Taking the Initiative with a Threatening North Korea

By Joseph DeTrani

Ambassador Joseph DeTrani is former Special envoy for Six Party Talks with North Korea and the U.S. Representative to the Korea Energy Development Organization (KEDO), as well as former CIA director of East Asia Operations. He also served as the Associate Director of National Intelligence and Mission Manager for North Korea and the Director of the National Counter Proliferation Center, while also serving as a Special Adviser to the Director of National Intelligence.  He currently serves on the Board of Managers at Sandia National Laboratories.  The views expressed represent those of the author.

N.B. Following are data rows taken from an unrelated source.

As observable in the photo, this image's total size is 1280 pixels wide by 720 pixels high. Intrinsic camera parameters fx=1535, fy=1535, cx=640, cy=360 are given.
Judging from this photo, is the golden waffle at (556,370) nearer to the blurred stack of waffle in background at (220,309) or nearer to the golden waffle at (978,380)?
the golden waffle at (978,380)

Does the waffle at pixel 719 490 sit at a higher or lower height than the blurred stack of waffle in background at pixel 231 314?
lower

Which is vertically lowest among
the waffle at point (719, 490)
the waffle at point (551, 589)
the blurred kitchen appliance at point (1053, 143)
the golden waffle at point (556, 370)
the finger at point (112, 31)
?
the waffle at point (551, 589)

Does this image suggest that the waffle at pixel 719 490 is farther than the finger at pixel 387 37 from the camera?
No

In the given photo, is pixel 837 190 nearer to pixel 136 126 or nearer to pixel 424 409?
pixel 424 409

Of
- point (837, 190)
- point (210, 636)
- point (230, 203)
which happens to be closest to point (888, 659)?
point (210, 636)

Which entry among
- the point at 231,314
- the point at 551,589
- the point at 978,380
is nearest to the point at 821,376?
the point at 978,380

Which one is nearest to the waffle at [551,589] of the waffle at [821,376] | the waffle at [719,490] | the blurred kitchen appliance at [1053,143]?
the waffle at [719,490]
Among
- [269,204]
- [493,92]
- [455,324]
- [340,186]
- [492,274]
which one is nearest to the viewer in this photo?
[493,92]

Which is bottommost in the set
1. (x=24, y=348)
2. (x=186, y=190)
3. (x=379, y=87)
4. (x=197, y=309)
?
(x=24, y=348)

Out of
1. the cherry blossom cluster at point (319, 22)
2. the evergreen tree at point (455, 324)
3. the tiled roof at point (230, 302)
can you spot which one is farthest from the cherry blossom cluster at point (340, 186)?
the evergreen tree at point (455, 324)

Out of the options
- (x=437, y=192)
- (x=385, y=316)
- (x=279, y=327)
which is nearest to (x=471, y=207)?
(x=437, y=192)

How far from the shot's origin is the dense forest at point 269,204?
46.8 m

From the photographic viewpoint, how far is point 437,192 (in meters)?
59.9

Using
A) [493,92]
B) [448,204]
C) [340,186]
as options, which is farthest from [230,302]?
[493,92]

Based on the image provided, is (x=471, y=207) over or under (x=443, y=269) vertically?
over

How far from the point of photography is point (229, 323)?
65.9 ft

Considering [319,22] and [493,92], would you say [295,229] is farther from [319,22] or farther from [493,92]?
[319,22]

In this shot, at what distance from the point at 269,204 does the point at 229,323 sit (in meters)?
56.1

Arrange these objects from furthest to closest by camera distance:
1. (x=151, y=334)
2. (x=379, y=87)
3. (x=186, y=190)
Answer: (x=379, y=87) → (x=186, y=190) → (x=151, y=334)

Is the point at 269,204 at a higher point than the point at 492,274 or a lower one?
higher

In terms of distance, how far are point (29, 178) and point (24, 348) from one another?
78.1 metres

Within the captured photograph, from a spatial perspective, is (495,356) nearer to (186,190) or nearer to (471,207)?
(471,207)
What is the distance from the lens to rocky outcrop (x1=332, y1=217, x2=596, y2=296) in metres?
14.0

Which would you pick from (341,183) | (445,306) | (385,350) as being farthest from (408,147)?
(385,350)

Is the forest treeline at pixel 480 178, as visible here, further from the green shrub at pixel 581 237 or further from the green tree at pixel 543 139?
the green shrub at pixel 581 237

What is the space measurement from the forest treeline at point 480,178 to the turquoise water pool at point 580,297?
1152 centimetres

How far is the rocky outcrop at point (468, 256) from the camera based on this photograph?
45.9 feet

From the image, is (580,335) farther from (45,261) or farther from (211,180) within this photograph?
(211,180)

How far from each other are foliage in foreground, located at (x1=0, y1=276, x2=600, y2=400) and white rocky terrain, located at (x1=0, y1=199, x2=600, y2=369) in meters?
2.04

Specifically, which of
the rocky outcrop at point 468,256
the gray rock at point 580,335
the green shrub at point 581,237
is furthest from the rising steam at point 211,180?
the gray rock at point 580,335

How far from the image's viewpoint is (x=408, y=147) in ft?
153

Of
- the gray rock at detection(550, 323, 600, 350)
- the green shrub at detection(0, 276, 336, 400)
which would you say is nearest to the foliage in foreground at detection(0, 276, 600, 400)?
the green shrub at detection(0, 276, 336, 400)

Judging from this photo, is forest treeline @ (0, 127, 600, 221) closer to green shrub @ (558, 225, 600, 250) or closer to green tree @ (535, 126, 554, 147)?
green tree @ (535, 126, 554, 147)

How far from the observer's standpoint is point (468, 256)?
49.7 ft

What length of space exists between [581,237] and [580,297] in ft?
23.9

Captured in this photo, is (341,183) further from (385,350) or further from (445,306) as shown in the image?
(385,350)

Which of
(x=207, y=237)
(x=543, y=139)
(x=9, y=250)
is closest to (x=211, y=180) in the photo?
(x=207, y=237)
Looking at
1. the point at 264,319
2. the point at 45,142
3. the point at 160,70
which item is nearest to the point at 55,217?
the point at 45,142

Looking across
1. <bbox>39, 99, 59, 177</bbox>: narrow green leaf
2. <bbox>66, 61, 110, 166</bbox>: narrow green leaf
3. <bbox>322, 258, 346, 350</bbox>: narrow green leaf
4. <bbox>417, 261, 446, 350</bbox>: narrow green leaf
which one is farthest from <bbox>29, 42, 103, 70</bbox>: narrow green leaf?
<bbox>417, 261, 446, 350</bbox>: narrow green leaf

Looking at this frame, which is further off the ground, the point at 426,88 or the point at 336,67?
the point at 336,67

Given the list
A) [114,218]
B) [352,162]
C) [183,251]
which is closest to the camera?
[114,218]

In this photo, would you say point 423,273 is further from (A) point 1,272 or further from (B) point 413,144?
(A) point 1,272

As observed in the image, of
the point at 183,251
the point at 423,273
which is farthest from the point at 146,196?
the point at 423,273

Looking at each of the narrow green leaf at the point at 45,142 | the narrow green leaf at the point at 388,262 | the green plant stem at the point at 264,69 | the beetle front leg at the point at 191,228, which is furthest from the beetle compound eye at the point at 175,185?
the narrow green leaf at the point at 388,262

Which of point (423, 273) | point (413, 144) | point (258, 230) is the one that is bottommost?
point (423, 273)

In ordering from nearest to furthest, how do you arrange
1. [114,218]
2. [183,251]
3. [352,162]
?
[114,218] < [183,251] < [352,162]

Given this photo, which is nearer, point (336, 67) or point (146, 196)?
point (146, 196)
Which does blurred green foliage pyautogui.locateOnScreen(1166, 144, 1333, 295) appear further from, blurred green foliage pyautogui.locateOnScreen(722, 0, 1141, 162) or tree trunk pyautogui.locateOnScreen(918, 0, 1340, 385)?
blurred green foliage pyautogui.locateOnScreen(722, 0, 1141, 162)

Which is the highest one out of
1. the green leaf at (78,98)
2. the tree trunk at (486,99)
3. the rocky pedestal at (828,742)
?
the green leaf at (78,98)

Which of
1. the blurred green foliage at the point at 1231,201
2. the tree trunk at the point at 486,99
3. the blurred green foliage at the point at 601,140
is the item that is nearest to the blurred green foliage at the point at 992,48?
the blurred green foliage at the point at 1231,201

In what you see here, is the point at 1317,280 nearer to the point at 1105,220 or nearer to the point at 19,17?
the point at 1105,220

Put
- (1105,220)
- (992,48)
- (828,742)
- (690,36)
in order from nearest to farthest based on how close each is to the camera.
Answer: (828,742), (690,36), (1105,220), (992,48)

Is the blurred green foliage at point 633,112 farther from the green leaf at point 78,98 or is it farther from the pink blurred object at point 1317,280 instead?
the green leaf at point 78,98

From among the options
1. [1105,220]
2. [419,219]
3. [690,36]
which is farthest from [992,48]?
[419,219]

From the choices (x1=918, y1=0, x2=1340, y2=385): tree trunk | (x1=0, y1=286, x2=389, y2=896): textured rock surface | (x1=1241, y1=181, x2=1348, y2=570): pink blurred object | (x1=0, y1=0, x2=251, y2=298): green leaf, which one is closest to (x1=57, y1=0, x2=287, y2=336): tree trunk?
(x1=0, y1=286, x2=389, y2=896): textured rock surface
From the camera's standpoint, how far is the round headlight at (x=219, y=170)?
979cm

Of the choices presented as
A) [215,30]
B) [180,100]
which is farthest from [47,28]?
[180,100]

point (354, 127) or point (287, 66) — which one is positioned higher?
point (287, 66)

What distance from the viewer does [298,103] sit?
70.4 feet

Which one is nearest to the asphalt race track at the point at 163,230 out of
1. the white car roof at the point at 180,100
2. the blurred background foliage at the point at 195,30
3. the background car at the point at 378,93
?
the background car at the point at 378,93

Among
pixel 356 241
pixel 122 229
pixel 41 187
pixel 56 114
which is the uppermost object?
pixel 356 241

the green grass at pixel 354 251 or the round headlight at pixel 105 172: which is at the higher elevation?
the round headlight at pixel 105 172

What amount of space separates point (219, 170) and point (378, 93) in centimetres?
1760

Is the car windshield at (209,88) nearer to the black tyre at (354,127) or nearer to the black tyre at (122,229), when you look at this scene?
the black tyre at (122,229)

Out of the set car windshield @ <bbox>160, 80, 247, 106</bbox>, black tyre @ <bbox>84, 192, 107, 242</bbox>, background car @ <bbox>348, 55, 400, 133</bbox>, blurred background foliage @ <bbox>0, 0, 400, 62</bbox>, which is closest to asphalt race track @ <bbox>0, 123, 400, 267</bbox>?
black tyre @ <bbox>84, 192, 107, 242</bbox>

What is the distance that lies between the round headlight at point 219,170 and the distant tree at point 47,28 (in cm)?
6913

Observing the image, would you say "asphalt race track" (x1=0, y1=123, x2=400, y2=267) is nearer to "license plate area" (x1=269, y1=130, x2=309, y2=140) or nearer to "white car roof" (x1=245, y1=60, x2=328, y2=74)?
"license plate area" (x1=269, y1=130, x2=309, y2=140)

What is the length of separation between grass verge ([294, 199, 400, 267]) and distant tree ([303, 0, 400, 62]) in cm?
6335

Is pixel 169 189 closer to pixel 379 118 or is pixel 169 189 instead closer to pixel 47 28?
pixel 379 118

Since June 25, 1950, when North Korea, with Soviet and Chinese backing, invaded the South, in an effort to reunify the country, North Korea has been on the offensive. Ever since, the U.S., South Korea, and Japan have been playing defense in a failed attempt to get North Korea to behave. The Korean War ended in 1953, with estimates that 400,000 UN troops, mostly South Korean, were killed or wounded.  U.S. casualties were 54,000 dead and over 100,000 wounded. It is estimated that 3 million civilians were killed.

Since then, North Korea has continued to act recklessly. In 1966, North Korea dispatched a commando team to attack the presidential Blue House in Seoul.  In 1983, North Korea sent a commando team to Rangoon, Burma (now Myanmar), to attack visiting South Korean President Chun Doo Hwan and his delegation, with 21 South Korean officials killed. In 1987, Korean Airlines Flight 858 was bombed in mid-air, with 115 passengers and crew perishing. In 2010, North Korea attacked a South Korean navy vessel, with 46 sailors killed. These are just some of the international terrorist acts that emanated from North Korea. More recently, with the leadership of Kim Jong-un, who succeeded his father in December 2011, a number of domestic acts of savagery have occurred, including the 2013 brutal execution of Kim’s uncle, Jang Song-thaek, and the February 2017 assassination of Kim’s half-brother, Kim Jong-nam, with the use of VX nerve agent in a public area at Kuala Lumpur International Airport.